**TASK:**
Please return every one of the rows below word for word, without changing anything.

**RAW RECORDS:**
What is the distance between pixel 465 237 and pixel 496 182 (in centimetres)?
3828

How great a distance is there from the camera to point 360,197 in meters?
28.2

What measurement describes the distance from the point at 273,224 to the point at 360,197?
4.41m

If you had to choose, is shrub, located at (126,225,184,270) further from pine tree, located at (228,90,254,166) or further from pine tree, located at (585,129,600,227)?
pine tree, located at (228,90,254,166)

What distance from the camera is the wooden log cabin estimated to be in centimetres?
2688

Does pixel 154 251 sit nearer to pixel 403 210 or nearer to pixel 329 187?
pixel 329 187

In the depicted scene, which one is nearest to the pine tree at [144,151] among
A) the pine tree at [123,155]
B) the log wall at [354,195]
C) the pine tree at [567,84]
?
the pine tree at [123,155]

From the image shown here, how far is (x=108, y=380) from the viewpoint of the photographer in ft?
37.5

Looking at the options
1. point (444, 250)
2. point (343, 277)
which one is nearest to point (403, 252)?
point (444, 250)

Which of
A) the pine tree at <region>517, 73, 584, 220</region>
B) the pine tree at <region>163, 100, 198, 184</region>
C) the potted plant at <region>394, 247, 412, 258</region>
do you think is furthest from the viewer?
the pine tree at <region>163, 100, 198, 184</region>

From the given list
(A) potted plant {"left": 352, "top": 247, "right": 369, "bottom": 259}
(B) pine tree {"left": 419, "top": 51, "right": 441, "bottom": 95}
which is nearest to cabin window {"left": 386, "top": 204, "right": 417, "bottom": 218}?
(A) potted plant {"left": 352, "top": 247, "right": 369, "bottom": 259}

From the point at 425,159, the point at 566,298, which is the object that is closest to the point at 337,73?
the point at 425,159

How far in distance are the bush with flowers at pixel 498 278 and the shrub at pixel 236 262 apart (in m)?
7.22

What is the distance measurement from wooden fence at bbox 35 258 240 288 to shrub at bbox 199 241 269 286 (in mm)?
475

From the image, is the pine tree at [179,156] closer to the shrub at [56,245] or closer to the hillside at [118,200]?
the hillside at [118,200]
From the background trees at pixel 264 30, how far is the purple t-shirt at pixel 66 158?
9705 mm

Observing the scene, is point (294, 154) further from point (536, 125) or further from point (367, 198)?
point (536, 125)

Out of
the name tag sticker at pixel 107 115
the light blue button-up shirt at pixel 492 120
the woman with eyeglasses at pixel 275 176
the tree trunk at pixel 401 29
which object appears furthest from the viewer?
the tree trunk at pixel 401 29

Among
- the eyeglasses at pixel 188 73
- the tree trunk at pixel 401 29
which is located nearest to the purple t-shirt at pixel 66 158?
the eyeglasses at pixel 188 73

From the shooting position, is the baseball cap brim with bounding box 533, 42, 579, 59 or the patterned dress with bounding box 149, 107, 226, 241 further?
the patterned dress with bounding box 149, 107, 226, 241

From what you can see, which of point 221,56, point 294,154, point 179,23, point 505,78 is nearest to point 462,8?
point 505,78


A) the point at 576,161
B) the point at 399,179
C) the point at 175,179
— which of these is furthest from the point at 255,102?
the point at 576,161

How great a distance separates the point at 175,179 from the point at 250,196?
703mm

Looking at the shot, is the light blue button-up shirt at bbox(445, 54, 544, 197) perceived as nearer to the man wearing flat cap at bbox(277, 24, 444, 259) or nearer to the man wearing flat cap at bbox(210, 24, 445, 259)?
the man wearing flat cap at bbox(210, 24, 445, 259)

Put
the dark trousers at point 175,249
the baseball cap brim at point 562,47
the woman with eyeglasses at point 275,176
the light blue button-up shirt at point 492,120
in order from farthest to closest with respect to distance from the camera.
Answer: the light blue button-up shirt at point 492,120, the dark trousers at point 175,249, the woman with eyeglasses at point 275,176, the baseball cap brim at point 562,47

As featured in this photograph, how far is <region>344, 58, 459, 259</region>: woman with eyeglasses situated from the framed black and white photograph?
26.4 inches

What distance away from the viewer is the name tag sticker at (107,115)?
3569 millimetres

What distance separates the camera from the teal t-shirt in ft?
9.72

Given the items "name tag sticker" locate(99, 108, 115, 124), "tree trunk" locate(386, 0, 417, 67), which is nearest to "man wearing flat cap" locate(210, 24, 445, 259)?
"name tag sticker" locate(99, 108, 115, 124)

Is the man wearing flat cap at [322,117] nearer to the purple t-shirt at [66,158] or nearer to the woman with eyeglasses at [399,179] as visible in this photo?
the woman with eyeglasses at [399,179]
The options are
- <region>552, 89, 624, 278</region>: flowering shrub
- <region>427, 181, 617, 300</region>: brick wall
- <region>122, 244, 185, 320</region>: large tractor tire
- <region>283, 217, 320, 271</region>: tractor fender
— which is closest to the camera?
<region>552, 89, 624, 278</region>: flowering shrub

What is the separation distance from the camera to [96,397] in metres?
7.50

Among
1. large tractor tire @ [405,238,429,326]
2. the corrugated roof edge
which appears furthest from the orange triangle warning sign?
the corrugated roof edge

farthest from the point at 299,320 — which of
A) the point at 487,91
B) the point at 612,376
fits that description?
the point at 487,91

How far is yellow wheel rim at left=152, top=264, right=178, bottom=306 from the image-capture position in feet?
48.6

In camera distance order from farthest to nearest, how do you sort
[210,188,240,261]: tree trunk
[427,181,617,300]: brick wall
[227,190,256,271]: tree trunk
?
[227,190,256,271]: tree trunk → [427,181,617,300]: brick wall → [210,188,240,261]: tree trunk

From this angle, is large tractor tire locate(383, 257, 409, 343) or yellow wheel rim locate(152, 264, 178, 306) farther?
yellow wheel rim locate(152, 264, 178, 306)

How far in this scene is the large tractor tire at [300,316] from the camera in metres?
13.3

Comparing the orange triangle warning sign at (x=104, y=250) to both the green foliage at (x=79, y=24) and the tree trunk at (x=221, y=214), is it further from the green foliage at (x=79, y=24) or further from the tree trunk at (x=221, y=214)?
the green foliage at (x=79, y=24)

**EXERCISE RESPONSE:**
What is the distance between pixel 465 237 and pixel 496 182 (in centimetres)?
3828

How great a distance is there from the camera to point 360,197 in meters?
28.2

What measurement describes the distance from the point at 273,224 to the point at 360,197?
4.41m

If you had to choose, is shrub, located at (126,225,184,270) further from pine tree, located at (228,90,254,166) or further from pine tree, located at (585,129,600,227)?
pine tree, located at (228,90,254,166)

What distance from the camera is the wooden log cabin estimated to be in centimetres?
2688

Does pixel 154 251 sit nearer to pixel 403 210 or nearer to pixel 329 187?
pixel 329 187

In the depicted scene, which one is nearest to the pine tree at [144,151] among
A) the pine tree at [123,155]
B) the log wall at [354,195]
C) the pine tree at [567,84]
?
the pine tree at [123,155]

From the image shown here, how far is (x=108, y=380) from the viewpoint of the photographer in ft?
37.5

Looking at the options
1. point (444, 250)
2. point (343, 277)
which one is nearest to point (403, 252)?
point (444, 250)

Which of
A) the pine tree at <region>517, 73, 584, 220</region>
B) the pine tree at <region>163, 100, 198, 184</region>
C) the potted plant at <region>394, 247, 412, 258</region>
do you think is furthest from the viewer?
the pine tree at <region>163, 100, 198, 184</region>

From the given list
(A) potted plant {"left": 352, "top": 247, "right": 369, "bottom": 259}
(B) pine tree {"left": 419, "top": 51, "right": 441, "bottom": 95}
which is nearest to cabin window {"left": 386, "top": 204, "right": 417, "bottom": 218}?
(A) potted plant {"left": 352, "top": 247, "right": 369, "bottom": 259}

From the point at 425,159, the point at 566,298, which is the object that is closest to the point at 337,73?
the point at 425,159

How far in distance are the bush with flowers at pixel 498 278 and the shrub at pixel 236 262 apart (in m)?
7.22

What is the distance measurement from wooden fence at bbox 35 258 240 288 to shrub at bbox 199 241 269 286 (in mm)?
475

From the image, is the pine tree at [179,156] closer to the shrub at [56,245] or closer to the hillside at [118,200]?
the hillside at [118,200]
From the background trees at pixel 264 30, how far is the purple t-shirt at pixel 66 158?
9705 mm

Observing the scene, is point (294, 154) further from point (536, 125) or further from point (367, 198)?
point (536, 125)

Out of
the name tag sticker at pixel 107 115
the light blue button-up shirt at pixel 492 120
the woman with eyeglasses at pixel 275 176
the tree trunk at pixel 401 29
which object appears furthest from the viewer?
the tree trunk at pixel 401 29

Among
- the eyeglasses at pixel 188 73
- the tree trunk at pixel 401 29
which is located nearest to the purple t-shirt at pixel 66 158?
the eyeglasses at pixel 188 73

From the shooting position, is the baseball cap brim with bounding box 533, 42, 579, 59 or the patterned dress with bounding box 149, 107, 226, 241 further?
the patterned dress with bounding box 149, 107, 226, 241

From what you can see, which of point 221,56, point 294,154, point 179,23, point 505,78 is nearest to point 462,8?
point 505,78


A) the point at 576,161
B) the point at 399,179
C) the point at 175,179
— which of these is furthest from the point at 255,102?
the point at 576,161

How great a distance separates the point at 175,179 from the point at 250,196?
703mm

Looking at the shot, is the light blue button-up shirt at bbox(445, 54, 544, 197) perceived as nearer to the man wearing flat cap at bbox(277, 24, 444, 259) or nearer to the man wearing flat cap at bbox(210, 24, 445, 259)?
the man wearing flat cap at bbox(210, 24, 445, 259)

Put
the dark trousers at point 175,249
the baseball cap brim at point 562,47
the woman with eyeglasses at point 275,176
the light blue button-up shirt at point 492,120
in order from farthest to closest with respect to distance from the camera.
Answer: the light blue button-up shirt at point 492,120, the dark trousers at point 175,249, the woman with eyeglasses at point 275,176, the baseball cap brim at point 562,47

As featured in this photograph, how far is <region>344, 58, 459, 259</region>: woman with eyeglasses situated from the framed black and white photograph?
26.4 inches

What distance away from the viewer is the name tag sticker at (107,115)?
3569 millimetres

What distance separates the camera from the teal t-shirt in ft?
9.72

Given the items "name tag sticker" locate(99, 108, 115, 124), "tree trunk" locate(386, 0, 417, 67), which is nearest to "man wearing flat cap" locate(210, 24, 445, 259)?
"name tag sticker" locate(99, 108, 115, 124)

Is the man wearing flat cap at [322,117] nearer to the purple t-shirt at [66,158] or nearer to the woman with eyeglasses at [399,179] as visible in this photo?
the woman with eyeglasses at [399,179]
The options are
- <region>552, 89, 624, 278</region>: flowering shrub
- <region>427, 181, 617, 300</region>: brick wall
- <region>122, 244, 185, 320</region>: large tractor tire
- <region>283, 217, 320, 271</region>: tractor fender
— which is closest to the camera?
<region>552, 89, 624, 278</region>: flowering shrub

What is the separation distance from the camera to [96,397] in metres?
7.50

Among
1. large tractor tire @ [405,238,429,326]
2. the corrugated roof edge
which appears furthest from the orange triangle warning sign?
the corrugated roof edge

farthest from the point at 299,320 — which of
A) the point at 487,91
B) the point at 612,376
fits that description?
the point at 487,91

How far is yellow wheel rim at left=152, top=264, right=178, bottom=306 from the image-capture position in feet?
48.6

In camera distance order from farthest to nearest, how do you sort
[210,188,240,261]: tree trunk
[427,181,617,300]: brick wall
[227,190,256,271]: tree trunk
?
[227,190,256,271]: tree trunk → [427,181,617,300]: brick wall → [210,188,240,261]: tree trunk

From this angle, is large tractor tire locate(383, 257, 409, 343) or yellow wheel rim locate(152, 264, 178, 306) farther?
yellow wheel rim locate(152, 264, 178, 306)

How far in this scene is the large tractor tire at [300,316] from the camera in metres?
13.3

Comparing the orange triangle warning sign at (x=104, y=250) to both the green foliage at (x=79, y=24) and the tree trunk at (x=221, y=214), is it further from the green foliage at (x=79, y=24) or further from the tree trunk at (x=221, y=214)?
the green foliage at (x=79, y=24)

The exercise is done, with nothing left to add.